Re: [PATCH v2] read_index_from(): Skip verification of the cache entry order to speed index loading
Ben Peartwrites: > Any updates or thoughts on this one? While the patch has become quite > trivial, it does results in a savings of 5%-15% in index load time. > > I thought the compromise of having this test only run when DEBUG is > defined should limit it to developer builds (hopefully everyone > developing on git is running DEBUG builds :)). Since the test is > trying to detect buggy code when writing the index, I thought that was > the right time to test/catch any issues. This check is more about catching a possible breakage (and a malicious repository) early before we go too far into the operation. I do not think this check is about debugging the implementation of Git. How would it be useful to turn it on in DEBUG build?

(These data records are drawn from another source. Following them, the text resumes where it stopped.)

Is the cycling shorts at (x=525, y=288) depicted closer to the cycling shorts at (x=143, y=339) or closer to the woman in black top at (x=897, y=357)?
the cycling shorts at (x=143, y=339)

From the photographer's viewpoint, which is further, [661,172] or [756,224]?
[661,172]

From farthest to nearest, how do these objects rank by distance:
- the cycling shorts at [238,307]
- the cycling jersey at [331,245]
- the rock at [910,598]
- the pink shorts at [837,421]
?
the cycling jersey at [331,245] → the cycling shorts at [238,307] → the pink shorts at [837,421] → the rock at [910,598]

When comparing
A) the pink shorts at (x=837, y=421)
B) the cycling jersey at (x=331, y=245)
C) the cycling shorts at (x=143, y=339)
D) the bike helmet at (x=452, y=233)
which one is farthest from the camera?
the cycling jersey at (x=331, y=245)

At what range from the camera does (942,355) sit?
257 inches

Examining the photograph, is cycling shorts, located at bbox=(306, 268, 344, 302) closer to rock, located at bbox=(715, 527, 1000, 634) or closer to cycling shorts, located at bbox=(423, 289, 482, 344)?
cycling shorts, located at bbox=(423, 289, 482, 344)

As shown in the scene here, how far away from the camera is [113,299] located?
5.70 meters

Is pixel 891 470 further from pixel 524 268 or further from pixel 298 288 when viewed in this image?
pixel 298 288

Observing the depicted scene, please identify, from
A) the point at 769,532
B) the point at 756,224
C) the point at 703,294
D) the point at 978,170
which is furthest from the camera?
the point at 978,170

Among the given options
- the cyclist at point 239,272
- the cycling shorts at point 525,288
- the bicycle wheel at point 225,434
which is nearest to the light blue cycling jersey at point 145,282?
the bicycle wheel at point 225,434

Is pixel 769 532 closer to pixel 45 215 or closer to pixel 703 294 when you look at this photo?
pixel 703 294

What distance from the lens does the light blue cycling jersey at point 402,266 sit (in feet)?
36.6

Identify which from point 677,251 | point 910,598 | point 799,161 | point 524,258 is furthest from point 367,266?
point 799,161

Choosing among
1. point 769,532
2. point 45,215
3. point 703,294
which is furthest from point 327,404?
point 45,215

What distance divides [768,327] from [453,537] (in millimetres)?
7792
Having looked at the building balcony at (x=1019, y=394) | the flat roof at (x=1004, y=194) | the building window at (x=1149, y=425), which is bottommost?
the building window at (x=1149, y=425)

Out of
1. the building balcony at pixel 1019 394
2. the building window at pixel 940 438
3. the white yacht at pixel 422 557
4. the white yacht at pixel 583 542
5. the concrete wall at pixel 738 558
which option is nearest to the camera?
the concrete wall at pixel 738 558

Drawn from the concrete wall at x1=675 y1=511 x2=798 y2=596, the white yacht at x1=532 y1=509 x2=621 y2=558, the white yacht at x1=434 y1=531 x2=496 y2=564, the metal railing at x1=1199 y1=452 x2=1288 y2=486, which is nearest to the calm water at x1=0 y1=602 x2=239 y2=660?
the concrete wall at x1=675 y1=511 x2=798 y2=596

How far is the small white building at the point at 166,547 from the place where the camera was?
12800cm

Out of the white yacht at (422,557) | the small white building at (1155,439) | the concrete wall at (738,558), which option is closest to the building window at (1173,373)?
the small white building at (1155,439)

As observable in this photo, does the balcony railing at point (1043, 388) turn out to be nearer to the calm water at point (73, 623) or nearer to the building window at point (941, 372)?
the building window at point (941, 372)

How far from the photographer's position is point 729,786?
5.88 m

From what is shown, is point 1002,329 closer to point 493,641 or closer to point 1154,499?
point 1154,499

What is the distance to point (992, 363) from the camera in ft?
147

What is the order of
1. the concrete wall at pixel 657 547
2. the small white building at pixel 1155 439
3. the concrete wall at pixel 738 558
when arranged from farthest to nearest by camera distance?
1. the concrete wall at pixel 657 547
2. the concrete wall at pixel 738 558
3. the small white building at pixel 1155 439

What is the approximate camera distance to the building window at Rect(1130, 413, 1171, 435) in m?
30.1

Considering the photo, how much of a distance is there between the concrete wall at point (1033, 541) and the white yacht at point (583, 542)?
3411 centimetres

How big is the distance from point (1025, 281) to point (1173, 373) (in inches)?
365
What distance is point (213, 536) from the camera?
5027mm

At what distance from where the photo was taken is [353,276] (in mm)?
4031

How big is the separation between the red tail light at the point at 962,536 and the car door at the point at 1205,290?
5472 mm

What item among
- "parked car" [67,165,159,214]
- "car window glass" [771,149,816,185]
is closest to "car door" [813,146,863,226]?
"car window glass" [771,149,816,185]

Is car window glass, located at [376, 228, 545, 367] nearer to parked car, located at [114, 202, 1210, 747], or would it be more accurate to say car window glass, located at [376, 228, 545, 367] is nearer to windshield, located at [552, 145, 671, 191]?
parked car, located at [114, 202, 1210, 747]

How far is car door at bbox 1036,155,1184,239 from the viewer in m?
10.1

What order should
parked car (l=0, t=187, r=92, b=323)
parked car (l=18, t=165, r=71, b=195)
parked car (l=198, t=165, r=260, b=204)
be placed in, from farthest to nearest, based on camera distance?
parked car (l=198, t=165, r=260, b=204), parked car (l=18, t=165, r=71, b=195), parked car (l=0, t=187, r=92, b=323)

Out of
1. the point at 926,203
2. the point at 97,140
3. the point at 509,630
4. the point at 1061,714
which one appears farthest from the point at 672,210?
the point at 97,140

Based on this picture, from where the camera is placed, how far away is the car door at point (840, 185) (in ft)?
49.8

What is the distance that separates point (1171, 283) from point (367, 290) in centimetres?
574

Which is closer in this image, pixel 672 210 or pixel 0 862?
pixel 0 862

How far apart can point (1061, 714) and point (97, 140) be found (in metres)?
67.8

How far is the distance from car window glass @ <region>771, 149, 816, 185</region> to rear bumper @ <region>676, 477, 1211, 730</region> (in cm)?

While I do think pursuing any runtime improvements better than a couple of percents is worth it, I do not think the approach taken by this iteration makes much sense; the previous one that at least allowed fsck to catch breakage may have been already too leaky to catch real issues (i.e. when you are asked to visit and look at an unknown repository, you wouldn't start your session with "git fsck" to protect yourself), and this round makes it much worse. Besides, I see no -DDEBUG from "grep -e '-D[A-Z]*DEBUG' Makefile". If this check were about allowing us easier time debugging the binary (which I do not think it is), this probably should be '#ifndef NDEBUG' instead.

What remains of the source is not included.